Читать «Грозненские миражи» онлайн - страница 162

Константин Семёнов

Павел поперхнулся сигаретным дымом, закашлялся. Виктор недоверчиво оглядел бутылку.

— Клянусь! Тогда, как вы помните, некоторым стало не до этого, ну я и решил придержать. До нового случая — знал, что рано или поздно он появится. Сегодня как раз такой. Согласен, Муха?

Виктор разглядел на этикетке дату и ошарашено покрутил головой.

— Да ты у нас, оказывается, сентиментален, вот уж никогда не подумал бы! — по инерции сказал он, помолчал и уже серьёзно добавил: — Случай как раз тот, но только потому, что мы всё-таки собрались вместе. Тут я согласен. А в остальном… Ты, Тапа, не обижайся, но ни фига это не лучше.

— Не обижаюсь. Но поподробней можно? Только без истерики.

Виктор Андреевич смешно насупился, и стал похож на Витьку Михеева из далёкого прошлого.

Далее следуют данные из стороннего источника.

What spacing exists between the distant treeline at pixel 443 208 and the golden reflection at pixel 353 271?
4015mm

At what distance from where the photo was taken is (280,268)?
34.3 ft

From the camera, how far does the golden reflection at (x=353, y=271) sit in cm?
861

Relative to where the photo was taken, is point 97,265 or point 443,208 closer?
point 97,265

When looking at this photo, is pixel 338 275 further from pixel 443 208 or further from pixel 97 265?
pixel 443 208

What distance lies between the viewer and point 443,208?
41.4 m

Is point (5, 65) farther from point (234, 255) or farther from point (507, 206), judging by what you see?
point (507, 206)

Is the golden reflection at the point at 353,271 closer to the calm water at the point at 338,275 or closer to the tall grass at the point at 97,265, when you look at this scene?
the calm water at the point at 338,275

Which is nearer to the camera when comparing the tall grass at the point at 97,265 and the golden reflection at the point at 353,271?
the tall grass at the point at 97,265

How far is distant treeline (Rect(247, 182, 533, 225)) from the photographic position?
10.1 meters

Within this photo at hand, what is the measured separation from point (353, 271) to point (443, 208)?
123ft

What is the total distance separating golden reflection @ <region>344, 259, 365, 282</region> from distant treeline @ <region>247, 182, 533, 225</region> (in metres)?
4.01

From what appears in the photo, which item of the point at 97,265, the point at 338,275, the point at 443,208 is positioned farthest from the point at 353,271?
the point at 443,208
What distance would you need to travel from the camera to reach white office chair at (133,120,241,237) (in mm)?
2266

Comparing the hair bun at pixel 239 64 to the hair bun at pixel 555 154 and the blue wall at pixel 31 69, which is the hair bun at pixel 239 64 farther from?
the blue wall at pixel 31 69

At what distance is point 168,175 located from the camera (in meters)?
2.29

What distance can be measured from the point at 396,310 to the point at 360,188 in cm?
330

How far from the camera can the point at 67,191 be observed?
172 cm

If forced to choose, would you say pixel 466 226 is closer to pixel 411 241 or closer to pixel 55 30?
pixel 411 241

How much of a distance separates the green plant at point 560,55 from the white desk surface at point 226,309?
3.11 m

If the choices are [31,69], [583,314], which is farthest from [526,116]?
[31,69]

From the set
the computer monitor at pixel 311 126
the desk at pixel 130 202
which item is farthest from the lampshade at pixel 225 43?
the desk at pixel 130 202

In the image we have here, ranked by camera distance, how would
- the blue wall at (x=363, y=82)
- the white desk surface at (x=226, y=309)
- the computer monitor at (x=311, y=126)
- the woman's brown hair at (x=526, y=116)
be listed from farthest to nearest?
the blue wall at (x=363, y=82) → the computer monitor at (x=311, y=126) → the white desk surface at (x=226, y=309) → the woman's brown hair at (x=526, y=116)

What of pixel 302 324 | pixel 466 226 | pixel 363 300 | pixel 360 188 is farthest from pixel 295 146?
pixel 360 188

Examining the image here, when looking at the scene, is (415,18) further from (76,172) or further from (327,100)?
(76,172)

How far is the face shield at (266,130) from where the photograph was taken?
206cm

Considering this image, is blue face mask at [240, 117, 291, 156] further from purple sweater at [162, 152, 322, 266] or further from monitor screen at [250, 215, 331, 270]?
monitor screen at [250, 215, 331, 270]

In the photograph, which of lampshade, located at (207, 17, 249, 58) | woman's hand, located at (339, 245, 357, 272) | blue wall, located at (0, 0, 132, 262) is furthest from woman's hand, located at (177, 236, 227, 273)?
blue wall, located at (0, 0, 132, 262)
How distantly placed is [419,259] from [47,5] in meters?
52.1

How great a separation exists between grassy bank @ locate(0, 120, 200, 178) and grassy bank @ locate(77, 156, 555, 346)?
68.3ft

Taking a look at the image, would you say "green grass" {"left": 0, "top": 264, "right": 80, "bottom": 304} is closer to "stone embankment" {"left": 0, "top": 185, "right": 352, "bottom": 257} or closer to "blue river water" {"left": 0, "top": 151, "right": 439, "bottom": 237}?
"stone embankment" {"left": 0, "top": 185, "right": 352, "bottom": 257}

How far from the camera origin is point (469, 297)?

— Хорошо, — сказал он, — только давай ещё по одной. Понимаешь, Тапик, тогда это было как… как прорыв. Как будто кто-то вытащил из тебя все, что ты боишься сказать даже самому себе, не то что вслух. Вытащил и показал. Было даже немного не по себе от такой открытости. И знаешь, почему? То, что ты тогда выдрал из себя, из меня, из всех нас, то, что беззастенчиво вытащил на свет божий — всё это было светлым. Оно волновало, тревожило, даже ошеломляло…. И «Надежда», и «Летящая среди звёзд», и та, где бесконечные лестницы к запертым дверям, и даже… — он улыбнулся, — даже шокирующая «Страна Любовь», да и все остальные — они не унижали. И не разъединяли.

— А сейчас разъединяют? — спросил Павел.

— Где ты унижение углядел, — удивился Валентин. — Может, оно не в картинах, а в тебе?

— Обидеть стараешься? Не выйдет, господин топ-менеджер. Даже если ты прав, и я один вижу в новых картинах унижение, то и это уже разъединение. Но, смею заверить, что я не один. Это ты, Валька, не видишь. Не видишь, потому что живёшь в своей собственной стране. «Золотой стране» избранных. Там хорошо, там исполняются любые желания, так почему бы не помечтать, когда скучно. А для нормального человека, для русского, для страны — это унижение!

— Где?

— Да везде, Тапа, везде! В любой твоей картине, даже когда ты просто рисуешь исчезнувший город. Ведь тут не одна ностальгия, сразу возникает вопрос: «А кто его разрушил? Почему?» А раз есть вопрос — должен быть и ответ. Иначе, какой вообще смысл — пощекотать нервы и выдавить слёзу? И вот этот ответ, Пашка, важнее всего. Или ты отвечаешь так, как надо народу и стране — и тогда честь тебе и хвала. Или не так — и тогда ты либо заблуждающийся дурак, либо предатель. Нет, я, конечно, тебя предателем не считаю, но другие…. Пойми, сейчас такое время, что разницы между заблуждающимся и предателем почти нет.

— Значит, дурак, — задумчиво сказал Павел. — И на том спасибо.

— А разве не так, Пашка? Сам посмотри! — Виктор резко повернулся на стуле и ткнул рукой в висящие на стене картины. — Ты же даёшь ответ! Специально или нет — неважно! Он у тебя на каждом втором рисунке — смотрите, любуйтесь! С одной стороны беззащитный город, с другой — бездушная машина войны. Ты же совершенно не разделяешь, кто там, тебе всё равно — главное, что эта машина уничтожает любимый город и его бедных «преданных» всеми жителей. Специально или нет, но этим ты ставишь на одну доску дудаевских уродов и наших солдат! И как, по-твоему, это называется, Тапа?